__Goal of the exercise__:
Report how many lines of the data below contain the string "long". Case counts, and give only the number.
==== Given information ====
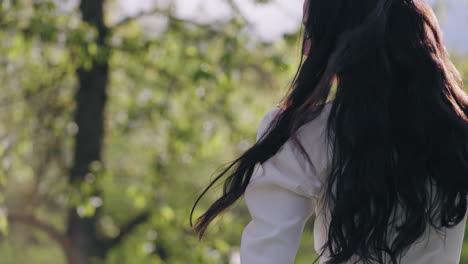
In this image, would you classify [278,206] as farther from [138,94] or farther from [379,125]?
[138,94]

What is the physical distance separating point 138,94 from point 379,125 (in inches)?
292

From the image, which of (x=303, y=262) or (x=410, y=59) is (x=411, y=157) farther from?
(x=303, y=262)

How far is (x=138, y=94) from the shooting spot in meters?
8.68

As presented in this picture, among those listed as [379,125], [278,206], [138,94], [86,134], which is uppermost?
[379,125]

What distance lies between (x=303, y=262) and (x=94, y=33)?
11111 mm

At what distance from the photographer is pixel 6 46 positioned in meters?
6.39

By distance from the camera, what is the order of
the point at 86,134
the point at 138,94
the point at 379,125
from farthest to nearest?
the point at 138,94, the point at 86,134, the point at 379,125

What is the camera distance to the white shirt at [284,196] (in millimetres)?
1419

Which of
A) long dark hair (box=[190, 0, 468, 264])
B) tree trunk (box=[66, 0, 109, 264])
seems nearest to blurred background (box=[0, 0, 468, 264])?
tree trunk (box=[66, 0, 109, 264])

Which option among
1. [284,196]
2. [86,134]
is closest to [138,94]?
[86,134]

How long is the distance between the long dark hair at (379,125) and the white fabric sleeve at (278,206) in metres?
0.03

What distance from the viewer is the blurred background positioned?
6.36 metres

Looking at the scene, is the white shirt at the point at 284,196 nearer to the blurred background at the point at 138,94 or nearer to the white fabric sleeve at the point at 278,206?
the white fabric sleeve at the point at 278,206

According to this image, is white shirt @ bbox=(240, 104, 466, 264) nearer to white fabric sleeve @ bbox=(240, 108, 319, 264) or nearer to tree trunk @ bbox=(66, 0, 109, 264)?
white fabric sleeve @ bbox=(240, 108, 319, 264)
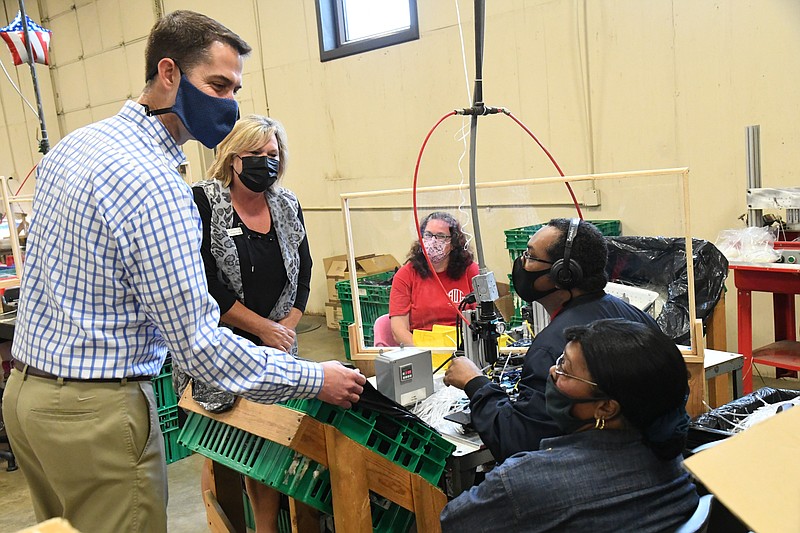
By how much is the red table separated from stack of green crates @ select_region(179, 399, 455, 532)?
====
==== Given information ====
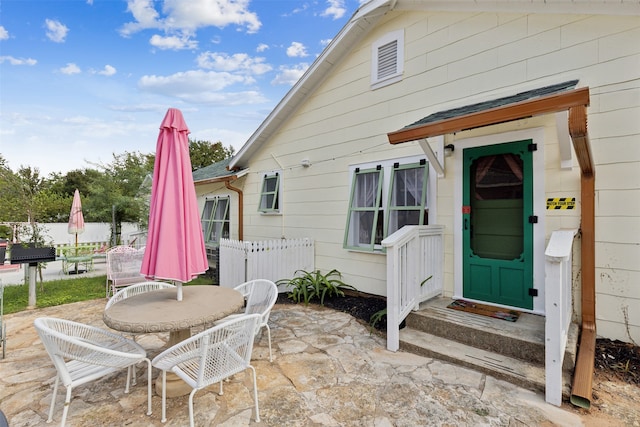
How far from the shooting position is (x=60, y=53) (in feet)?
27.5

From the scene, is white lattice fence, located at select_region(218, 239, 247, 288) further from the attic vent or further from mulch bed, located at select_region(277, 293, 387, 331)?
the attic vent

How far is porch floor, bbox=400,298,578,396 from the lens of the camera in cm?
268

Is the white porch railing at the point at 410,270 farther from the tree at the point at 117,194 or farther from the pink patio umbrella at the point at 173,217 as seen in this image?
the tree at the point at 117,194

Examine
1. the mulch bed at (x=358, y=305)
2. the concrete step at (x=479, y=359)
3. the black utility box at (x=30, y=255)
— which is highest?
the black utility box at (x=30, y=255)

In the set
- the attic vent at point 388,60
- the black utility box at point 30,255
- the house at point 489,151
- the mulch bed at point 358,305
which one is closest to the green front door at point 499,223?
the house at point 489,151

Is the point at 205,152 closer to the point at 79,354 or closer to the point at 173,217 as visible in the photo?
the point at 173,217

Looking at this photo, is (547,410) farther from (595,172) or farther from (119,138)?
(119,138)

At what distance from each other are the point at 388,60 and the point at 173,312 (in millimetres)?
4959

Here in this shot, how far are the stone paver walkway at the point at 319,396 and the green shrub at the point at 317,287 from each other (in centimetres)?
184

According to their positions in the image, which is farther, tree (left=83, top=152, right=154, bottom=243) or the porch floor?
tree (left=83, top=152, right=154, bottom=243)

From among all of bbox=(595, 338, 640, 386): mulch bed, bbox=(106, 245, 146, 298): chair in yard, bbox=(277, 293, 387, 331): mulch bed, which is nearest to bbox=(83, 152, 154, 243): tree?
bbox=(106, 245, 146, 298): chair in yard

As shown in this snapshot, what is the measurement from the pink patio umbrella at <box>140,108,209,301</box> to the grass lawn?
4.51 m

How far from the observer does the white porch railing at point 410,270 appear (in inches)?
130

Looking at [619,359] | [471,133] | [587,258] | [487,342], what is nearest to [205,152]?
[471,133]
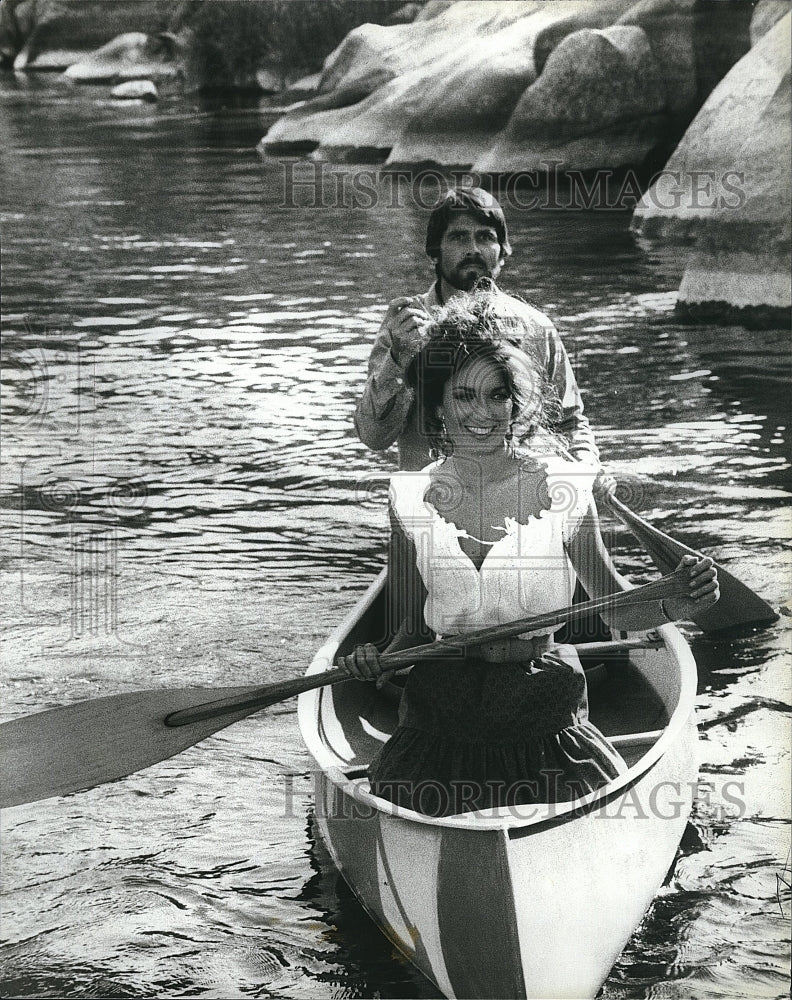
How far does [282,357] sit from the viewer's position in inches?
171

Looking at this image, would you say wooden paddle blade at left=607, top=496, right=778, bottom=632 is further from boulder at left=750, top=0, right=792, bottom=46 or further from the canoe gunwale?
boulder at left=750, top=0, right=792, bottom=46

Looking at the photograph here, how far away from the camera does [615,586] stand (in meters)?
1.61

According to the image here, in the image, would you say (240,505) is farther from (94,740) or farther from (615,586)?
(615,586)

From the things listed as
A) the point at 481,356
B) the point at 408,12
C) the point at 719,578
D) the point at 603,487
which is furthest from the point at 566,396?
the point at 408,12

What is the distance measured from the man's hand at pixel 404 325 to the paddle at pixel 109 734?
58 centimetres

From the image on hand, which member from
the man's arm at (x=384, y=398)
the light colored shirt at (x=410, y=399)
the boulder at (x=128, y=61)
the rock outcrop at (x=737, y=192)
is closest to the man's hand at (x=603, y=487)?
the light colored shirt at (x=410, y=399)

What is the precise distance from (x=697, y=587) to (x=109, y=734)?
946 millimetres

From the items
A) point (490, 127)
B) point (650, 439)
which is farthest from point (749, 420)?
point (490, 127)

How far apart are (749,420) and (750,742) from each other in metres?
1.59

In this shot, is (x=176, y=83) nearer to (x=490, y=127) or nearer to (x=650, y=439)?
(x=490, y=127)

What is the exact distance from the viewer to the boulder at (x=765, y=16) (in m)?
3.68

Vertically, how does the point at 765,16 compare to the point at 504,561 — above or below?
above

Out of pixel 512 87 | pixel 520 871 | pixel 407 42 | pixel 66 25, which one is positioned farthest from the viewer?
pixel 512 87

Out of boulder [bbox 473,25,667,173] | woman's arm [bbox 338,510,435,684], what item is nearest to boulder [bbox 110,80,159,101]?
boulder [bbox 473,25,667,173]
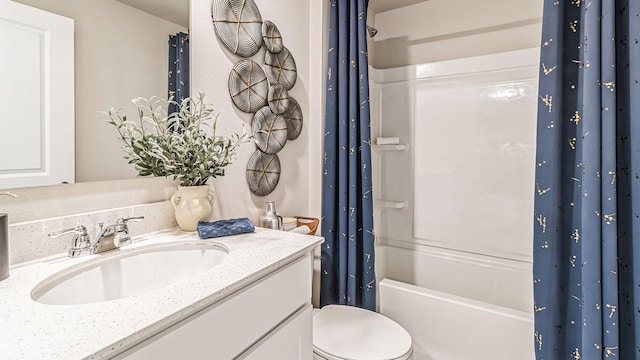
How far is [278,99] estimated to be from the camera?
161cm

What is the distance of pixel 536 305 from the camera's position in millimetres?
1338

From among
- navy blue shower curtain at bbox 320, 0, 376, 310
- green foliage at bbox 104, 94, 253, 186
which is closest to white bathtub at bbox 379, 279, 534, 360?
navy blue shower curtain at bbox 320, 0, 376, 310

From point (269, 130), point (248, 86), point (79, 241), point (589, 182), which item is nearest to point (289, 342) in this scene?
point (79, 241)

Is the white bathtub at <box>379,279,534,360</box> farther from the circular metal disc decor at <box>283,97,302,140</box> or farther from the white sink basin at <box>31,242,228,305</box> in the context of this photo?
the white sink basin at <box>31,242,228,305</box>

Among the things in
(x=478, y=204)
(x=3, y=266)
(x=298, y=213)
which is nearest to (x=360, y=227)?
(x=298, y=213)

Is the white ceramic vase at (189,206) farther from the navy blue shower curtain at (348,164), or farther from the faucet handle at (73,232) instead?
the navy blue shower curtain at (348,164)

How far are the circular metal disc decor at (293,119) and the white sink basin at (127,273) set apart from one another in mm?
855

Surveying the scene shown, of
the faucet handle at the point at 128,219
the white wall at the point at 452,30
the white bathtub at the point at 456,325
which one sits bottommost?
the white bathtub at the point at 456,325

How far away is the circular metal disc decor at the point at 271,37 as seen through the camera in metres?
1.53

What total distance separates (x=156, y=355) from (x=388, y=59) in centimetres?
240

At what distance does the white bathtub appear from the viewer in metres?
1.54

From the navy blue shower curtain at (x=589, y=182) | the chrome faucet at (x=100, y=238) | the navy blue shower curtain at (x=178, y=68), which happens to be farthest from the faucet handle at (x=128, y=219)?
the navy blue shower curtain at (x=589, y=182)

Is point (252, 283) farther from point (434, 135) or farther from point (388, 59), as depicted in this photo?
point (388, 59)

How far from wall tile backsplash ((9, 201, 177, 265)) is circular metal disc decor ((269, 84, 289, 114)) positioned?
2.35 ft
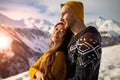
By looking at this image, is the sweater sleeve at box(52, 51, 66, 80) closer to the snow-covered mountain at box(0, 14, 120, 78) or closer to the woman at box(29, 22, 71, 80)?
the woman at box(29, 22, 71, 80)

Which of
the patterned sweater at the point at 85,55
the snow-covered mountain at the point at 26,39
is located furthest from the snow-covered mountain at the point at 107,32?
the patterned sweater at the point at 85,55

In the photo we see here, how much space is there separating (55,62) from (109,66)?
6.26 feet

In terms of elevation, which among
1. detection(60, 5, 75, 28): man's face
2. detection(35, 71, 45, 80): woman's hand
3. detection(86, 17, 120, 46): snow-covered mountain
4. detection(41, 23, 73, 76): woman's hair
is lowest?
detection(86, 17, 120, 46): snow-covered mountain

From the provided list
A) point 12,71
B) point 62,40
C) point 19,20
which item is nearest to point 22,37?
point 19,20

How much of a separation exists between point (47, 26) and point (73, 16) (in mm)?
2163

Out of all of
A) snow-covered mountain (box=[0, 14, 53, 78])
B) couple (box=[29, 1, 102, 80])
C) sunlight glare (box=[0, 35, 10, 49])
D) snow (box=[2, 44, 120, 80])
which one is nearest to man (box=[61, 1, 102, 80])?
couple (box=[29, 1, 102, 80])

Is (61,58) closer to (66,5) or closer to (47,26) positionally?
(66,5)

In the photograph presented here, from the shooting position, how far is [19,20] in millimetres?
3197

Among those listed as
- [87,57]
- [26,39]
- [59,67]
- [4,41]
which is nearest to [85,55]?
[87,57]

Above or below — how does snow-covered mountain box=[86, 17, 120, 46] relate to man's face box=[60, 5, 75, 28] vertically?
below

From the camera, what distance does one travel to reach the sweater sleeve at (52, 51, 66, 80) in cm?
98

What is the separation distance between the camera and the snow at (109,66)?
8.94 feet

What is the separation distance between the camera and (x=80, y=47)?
====
==== Given information ====
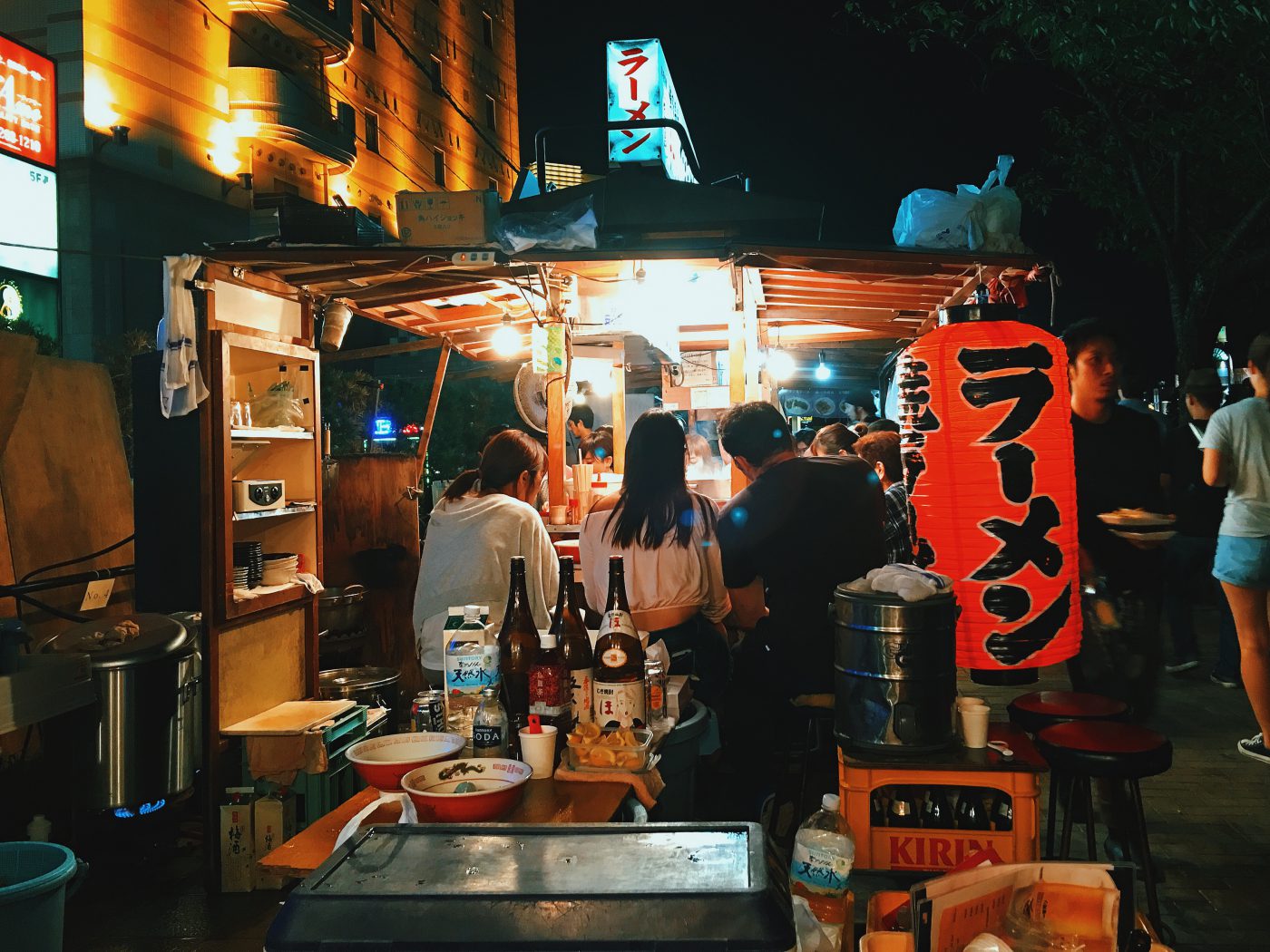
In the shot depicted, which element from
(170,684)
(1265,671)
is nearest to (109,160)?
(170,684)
====
__Finished exercise__:
2